(EXERCISE):
The line containing "How far apart" and every line after it, through the last, are to be extracted exactly; no other lines belong in the answer.

(EXTRACTED MATERIAL):

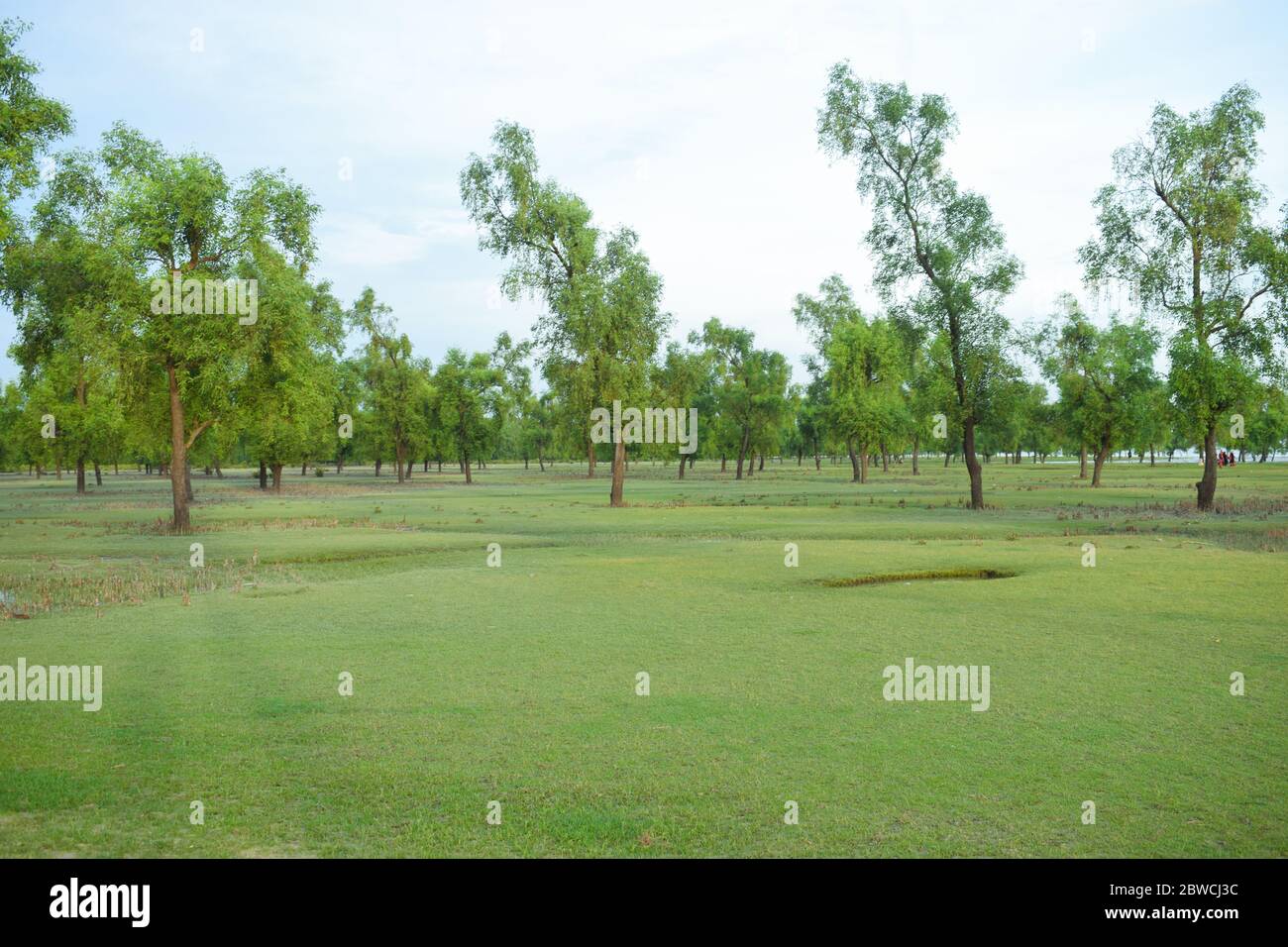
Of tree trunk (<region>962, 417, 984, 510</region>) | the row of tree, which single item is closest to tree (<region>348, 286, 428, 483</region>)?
the row of tree

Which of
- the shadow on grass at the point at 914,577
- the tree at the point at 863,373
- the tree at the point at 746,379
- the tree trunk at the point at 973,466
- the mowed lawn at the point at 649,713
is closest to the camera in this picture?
the mowed lawn at the point at 649,713

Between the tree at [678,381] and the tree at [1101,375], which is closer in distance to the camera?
the tree at [678,381]

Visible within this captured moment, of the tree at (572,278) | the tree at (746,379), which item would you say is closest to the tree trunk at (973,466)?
the tree at (572,278)

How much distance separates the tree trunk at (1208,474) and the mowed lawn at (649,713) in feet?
64.8

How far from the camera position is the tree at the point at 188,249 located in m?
31.9

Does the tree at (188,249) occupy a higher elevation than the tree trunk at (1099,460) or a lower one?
higher

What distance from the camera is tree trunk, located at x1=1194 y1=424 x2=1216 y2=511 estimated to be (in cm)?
3988

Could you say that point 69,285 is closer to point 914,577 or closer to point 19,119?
point 19,119

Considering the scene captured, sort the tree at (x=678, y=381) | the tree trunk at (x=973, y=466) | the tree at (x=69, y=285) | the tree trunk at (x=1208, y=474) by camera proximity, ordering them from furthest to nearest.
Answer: the tree at (x=678, y=381) < the tree trunk at (x=973, y=466) < the tree trunk at (x=1208, y=474) < the tree at (x=69, y=285)

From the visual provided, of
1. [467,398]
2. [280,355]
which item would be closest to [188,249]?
[280,355]

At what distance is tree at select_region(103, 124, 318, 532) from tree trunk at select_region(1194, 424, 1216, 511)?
4159 centimetres

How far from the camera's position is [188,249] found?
3369 cm

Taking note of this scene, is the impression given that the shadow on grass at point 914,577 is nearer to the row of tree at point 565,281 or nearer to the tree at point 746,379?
the row of tree at point 565,281
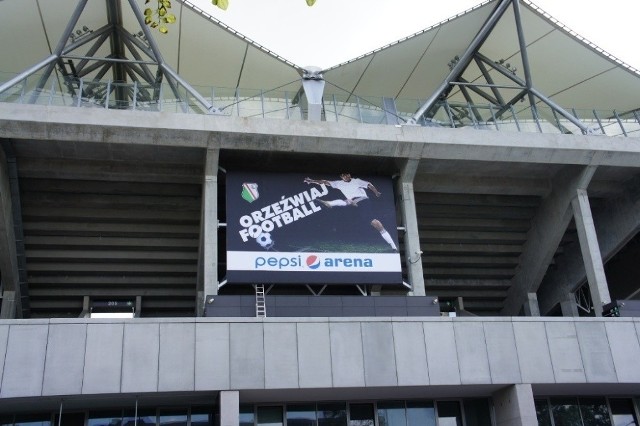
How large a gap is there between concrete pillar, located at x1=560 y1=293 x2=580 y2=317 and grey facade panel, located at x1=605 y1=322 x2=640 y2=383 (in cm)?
979

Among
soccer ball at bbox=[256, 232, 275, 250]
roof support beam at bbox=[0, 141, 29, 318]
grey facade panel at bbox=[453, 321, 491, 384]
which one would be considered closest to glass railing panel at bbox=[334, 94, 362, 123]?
soccer ball at bbox=[256, 232, 275, 250]

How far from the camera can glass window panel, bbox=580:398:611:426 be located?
21062 millimetres

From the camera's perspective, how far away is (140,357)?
17.8 metres

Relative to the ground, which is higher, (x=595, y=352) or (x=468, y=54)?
(x=468, y=54)

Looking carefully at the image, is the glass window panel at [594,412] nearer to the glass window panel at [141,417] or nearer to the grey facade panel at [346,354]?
the grey facade panel at [346,354]

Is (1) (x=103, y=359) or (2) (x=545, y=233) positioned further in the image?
(2) (x=545, y=233)

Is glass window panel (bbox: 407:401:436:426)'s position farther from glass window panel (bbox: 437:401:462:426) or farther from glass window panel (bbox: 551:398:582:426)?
glass window panel (bbox: 551:398:582:426)

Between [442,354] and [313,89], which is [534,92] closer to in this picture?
[313,89]

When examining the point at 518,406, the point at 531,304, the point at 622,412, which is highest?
the point at 531,304

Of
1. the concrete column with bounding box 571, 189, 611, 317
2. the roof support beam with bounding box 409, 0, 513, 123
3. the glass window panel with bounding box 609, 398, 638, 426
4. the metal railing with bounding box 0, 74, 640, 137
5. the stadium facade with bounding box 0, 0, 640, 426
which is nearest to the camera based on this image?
the stadium facade with bounding box 0, 0, 640, 426

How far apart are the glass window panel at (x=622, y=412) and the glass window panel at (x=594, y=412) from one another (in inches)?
8.6

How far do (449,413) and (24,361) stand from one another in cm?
1186

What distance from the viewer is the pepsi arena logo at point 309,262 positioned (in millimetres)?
23031

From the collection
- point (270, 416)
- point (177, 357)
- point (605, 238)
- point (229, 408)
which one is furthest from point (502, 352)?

(RESPONSE BELOW):
How far apart are the glass window panel at (x=622, y=412) and the glass window panel at (x=594, y=412) from one another (in inches)?
8.6

How far do (449,413) and (24,361) stand from one another in cm?
1186

What distance from the viewer is the pepsi arena logo at point 309,262 positioned (in millimetres)?
23031

From the collection
- point (270, 416)
- point (177, 357)
- point (605, 238)
- point (229, 408)
which one is furthest from point (502, 352)?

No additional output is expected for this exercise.